Sorun KCK’dır. KCK üst kuruluştur. PKK, KCK’nın silahlı koludur. 20 Mart 2005’te Öcalan imzasıyla, “Koma Ciwaken Kurdistan Sözleşmesi” adıyla kabul edildi. Kürdistan Demokratik Toplum Konfederalizmi diye ifade ediyorlar. Yeryüzündeki bütün Kürtleri kapsayan, devlet vatandaşlığından ayrı bir “KCK vatandaşlığı” ihdas eden, “KCK mahkemeleri” ile yargı erki olan, “halk savunma güçleri”nden bahseden bir örgüttür!
“Liberal demokrasiyi… Magna Carta demokrasisini” reddediyorlar, piyasa ekonomisi yerine de “komünal ekonomi” diye kolektivist ekonomi savunuluyor. Kaddafi’nin “cemahiriye”sine benzer bir sistemdir.
KCK’nın 11. Maddesine göre, “Önderlik en son karar merciidir.”

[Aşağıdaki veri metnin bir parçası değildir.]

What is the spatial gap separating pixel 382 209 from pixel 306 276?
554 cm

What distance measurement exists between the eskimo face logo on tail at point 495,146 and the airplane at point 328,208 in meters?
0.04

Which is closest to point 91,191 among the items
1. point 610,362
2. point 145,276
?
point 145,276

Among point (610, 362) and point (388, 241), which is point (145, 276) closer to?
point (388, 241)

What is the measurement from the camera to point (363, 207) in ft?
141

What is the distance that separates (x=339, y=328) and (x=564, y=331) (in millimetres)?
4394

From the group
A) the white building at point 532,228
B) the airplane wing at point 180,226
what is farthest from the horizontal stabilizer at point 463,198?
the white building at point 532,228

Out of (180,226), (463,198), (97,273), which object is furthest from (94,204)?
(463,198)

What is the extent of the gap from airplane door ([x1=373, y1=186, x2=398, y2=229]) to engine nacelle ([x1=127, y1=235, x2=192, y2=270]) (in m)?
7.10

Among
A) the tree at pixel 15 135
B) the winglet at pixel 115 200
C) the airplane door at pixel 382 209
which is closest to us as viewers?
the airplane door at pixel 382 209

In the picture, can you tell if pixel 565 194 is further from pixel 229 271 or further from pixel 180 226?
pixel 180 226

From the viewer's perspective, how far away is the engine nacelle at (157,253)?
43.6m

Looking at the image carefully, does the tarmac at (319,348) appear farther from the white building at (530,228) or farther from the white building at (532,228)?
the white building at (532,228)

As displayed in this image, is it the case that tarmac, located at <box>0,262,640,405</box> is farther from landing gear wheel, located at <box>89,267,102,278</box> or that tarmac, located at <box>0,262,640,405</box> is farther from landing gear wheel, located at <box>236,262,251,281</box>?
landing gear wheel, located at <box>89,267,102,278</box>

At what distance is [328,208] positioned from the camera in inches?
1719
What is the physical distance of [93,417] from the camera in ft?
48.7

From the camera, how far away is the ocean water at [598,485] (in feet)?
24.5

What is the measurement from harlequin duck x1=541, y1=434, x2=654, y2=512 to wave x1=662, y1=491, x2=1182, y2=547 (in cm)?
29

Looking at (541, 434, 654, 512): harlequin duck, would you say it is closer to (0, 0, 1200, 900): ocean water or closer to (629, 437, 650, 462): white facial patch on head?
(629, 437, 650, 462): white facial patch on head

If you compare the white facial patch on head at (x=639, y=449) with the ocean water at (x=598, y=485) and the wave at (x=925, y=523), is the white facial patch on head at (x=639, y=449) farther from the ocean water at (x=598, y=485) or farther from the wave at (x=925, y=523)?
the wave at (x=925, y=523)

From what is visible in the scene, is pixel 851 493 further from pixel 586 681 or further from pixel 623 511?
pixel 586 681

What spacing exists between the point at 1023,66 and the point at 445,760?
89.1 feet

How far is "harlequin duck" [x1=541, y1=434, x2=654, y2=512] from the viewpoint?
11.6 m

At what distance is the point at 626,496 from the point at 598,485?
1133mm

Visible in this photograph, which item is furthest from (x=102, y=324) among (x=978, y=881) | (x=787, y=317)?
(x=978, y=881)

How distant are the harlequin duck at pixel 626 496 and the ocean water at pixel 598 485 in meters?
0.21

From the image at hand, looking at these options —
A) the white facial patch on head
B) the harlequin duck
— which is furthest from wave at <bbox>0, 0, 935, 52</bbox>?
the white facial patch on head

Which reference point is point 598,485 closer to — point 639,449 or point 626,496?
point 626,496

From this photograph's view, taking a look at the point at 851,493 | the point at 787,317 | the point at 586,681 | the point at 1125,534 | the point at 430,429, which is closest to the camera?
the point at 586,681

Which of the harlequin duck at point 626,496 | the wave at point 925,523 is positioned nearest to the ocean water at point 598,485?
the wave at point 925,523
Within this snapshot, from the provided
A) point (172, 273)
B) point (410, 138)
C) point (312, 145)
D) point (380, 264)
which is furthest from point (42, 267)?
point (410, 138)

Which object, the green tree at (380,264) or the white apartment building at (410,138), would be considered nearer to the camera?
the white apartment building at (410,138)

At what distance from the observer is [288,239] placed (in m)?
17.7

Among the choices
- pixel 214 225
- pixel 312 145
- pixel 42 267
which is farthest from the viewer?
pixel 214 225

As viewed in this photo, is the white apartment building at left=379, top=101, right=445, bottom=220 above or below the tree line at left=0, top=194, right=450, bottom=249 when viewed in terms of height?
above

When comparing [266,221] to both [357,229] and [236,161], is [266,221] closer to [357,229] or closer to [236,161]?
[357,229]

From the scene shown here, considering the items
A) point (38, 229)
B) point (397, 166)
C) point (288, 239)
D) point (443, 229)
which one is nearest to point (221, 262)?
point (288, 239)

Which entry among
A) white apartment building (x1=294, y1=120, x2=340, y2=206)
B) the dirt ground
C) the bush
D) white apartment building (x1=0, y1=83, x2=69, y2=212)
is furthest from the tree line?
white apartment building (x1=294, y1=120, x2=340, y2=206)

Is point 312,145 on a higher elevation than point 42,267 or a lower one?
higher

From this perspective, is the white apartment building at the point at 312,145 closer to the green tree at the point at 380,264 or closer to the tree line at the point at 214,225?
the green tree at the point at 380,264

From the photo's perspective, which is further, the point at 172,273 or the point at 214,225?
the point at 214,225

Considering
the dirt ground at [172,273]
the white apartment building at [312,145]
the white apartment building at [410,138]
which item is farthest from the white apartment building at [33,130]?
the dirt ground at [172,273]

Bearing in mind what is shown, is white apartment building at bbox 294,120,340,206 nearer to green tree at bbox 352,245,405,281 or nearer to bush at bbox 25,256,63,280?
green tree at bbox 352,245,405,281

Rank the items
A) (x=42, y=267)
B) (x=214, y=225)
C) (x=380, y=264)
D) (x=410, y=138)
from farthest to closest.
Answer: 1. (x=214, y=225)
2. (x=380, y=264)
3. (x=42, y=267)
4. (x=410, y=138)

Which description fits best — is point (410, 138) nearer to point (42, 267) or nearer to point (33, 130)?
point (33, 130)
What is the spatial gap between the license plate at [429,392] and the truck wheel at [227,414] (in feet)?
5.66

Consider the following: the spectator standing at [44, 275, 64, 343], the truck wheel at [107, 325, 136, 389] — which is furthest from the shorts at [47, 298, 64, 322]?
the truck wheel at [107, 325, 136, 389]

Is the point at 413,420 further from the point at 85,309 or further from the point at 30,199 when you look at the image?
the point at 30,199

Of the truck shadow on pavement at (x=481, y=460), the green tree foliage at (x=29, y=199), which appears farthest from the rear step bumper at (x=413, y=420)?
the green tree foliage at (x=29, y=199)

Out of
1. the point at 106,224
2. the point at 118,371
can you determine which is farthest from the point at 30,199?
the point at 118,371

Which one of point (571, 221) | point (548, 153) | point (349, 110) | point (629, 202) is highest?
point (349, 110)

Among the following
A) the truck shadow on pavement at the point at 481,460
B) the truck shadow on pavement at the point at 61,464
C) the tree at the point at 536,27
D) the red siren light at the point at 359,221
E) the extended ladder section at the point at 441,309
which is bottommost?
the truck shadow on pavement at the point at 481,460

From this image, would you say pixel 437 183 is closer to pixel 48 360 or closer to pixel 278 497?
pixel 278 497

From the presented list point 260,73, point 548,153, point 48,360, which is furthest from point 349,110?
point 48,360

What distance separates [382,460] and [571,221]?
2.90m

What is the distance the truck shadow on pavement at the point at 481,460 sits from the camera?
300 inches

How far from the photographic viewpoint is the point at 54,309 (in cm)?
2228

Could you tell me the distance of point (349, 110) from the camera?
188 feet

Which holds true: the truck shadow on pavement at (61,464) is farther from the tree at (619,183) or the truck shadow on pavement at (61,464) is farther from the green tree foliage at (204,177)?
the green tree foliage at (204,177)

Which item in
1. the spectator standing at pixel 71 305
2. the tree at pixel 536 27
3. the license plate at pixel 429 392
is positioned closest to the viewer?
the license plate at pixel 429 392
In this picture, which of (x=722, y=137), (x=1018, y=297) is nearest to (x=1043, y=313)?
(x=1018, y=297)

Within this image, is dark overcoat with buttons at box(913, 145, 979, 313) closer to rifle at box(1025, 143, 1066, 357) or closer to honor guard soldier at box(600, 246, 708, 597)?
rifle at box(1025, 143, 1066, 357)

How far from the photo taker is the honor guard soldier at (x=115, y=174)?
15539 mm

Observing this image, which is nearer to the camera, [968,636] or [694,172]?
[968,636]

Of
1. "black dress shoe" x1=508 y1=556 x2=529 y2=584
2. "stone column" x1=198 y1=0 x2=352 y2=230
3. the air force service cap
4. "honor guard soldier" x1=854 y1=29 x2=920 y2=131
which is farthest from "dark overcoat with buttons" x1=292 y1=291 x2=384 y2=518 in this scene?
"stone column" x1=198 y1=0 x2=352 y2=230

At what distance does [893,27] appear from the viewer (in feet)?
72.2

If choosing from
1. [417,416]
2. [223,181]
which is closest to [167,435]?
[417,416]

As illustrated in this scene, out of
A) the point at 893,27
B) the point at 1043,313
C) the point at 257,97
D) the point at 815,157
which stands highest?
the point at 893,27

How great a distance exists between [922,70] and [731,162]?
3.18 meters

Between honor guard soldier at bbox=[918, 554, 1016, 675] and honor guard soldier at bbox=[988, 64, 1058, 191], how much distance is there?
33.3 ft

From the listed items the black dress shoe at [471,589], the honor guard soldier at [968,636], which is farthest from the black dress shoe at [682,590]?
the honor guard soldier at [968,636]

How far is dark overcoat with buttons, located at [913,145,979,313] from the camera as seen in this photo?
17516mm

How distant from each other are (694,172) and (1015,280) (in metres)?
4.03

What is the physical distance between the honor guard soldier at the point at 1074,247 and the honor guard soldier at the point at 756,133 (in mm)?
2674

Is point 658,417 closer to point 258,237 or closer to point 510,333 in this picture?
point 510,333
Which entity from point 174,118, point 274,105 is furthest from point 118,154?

Önümüzdeki günlerde bu konuyu çokça yazmak gerekecek.
Soru şu: “Demokrasi, demokratik” deyince ne anlayacağız? Kuvvetler ayrılığına ve bireysel özgürlüklere dayalı, bilinen, Batı tipi demokrasi mi… Yoksa KCK’daki totaliter proje mi?
Bu konuya açıklık getirmesi gereken isim, Abdullah Öcalan’dır, çünkü sadece “başkan” değil, teorisyeni de odur.
Gündemde KCK’nın da kendini feshetmesi var mı?